**FONTE:**
Quarta coisa que eu tenho aqui é que também tem gente que nunca se dá ao trabalho de fazer coisas básicas, como compartilhar postagens educando ou corrigir outras pessoas fora da comunidade sobre termos mais usados ou maldenominação de pessoas cisdissidentes e tudo o mais. Antes que alguém pense que isso é muito superficial, esse tipo de pessoa também não vai ser o tipo de pessoa que vai em protesto, que vai em rodas de conversa, [que] paga pessoas NHINCQ+ pra cursos quando eles são oferecidos. A questão é que nem ações pequenas e fáceis e que não levam muito tempo a pessoa faz.

Oltiel: Essa é uma questão realmente muito complicada, porque eu vejo muita gente que se acha aliada fazendo isso. Não compartilha os conteúdos, não engaja com os conteúdos, não ajuda a pessoa… Eu fico pensando: “que tipo de aliança é essa que essa pessoa acha que está promovendo, então? Só porque deu um like na postagem, só porque respeita a pessoa pelo menos na frente dela?” Não é suficiente, precisa de muito mais do que isso. E nesse contexto atual nosso de tecnologia, com as redes sociais, o advindo da internet, muita gente está produzindo coisas, e quanto mais você compartilha, melhor, aumenta o alcance das coisas. Tem muita gente oferecendo curso, tem muita gente precisando sobreviver também e oferecendo palestras, tentando espalhar ao máximo a informação. Informação é muito, é muito. Desde que o mundo é mundo [ri] informação é uma coisa muito importante, muito presente. Então ajudar a espalhar a informação já é grande coisa sim. Pode-se fazer mais? Pode-se fazer mais, mas quando eu não vejo nem uma mísera postagem sendo compartilhada– e é uma coisa tão fácil de se fazer, é um ou dois cliques… quando nem isso é feito, fico pensando: “o que essa pessoa tá fazendo? O que essa pessoa é capaz de fazer? E quando ela for confrontada?”… Aliás, essa pessoa realmente respeita grupos dissidentes pelas costas, para outras pessoas?.

**LISTA DE TAREFAS:**
A – Responda com base na fonte:
(i) Segundo Oltiel, quantos cliques basta dar para compartilhar uma postagem?
(ii) Quem a pessoa descrita no primeiro parágrafo deixa de pagar quando são oferecidos cursos?
(iii) Que gesto feito numa postagem Oltiel menciona como insuficiente para ser aliado?
B – Na fonte, reescreva o trecho entre "Quarta coisa que" e "a pessoa faz.", inclusive, mudando "protesto" para "manifestação".

**LISTAGEM:**
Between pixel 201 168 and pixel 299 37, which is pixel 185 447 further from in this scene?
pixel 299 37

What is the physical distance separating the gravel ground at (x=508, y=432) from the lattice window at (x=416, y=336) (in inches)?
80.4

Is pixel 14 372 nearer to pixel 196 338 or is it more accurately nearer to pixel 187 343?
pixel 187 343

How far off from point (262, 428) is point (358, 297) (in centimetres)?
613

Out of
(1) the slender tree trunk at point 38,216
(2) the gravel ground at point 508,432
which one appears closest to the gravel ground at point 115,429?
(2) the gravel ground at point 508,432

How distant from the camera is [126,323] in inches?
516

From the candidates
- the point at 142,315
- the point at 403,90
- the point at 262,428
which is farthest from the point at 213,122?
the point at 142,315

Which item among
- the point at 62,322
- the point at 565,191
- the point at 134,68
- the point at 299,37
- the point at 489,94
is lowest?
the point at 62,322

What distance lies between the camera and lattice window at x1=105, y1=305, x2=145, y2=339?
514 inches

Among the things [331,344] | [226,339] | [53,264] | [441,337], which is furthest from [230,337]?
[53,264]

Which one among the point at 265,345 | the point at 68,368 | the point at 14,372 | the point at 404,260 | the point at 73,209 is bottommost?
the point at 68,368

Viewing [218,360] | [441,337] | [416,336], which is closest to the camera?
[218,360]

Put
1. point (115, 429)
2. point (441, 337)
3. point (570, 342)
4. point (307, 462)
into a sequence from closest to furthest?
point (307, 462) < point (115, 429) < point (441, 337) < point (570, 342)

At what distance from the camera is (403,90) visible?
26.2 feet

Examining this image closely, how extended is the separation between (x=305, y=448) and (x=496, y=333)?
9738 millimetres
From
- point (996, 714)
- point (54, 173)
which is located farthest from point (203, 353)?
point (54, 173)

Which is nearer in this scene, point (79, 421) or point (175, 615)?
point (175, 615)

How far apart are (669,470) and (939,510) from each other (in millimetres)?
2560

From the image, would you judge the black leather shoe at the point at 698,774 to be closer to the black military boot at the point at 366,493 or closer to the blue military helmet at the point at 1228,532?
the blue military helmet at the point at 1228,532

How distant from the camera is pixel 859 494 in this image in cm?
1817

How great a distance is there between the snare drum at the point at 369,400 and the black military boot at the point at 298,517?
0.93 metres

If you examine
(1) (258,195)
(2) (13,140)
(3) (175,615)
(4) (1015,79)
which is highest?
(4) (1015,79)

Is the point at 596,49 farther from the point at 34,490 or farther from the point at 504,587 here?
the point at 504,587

**RESPOSTAS EM ORDEM:**
A –
(i) Um ou dois cliques.
(ii) Pessoas NHINCQ+.
(iii) Dar um like na postagem.

B –
Quarta coisa que eu tenho aqui é que também tem gente que nunca se dá ao trabalho de fazer coisas básicas, como compartilhar postagens educando ou corrigir outras pessoas fora da comunidade sobre termos mais usados ou maldenominação de pessoas cisdissidentes e tudo o mais. Antes que alguém pense que isso é muito superficial, esse tipo de pessoa também não vai ser o tipo de pessoa que vai em manifestação, que vai em rodas de conversa, [que] paga pessoas NHINCQ+ pra cursos quando eles são oferecidos. A questão é que nem ações pequenas e fáceis e que não levam muito tempo a pessoa faz.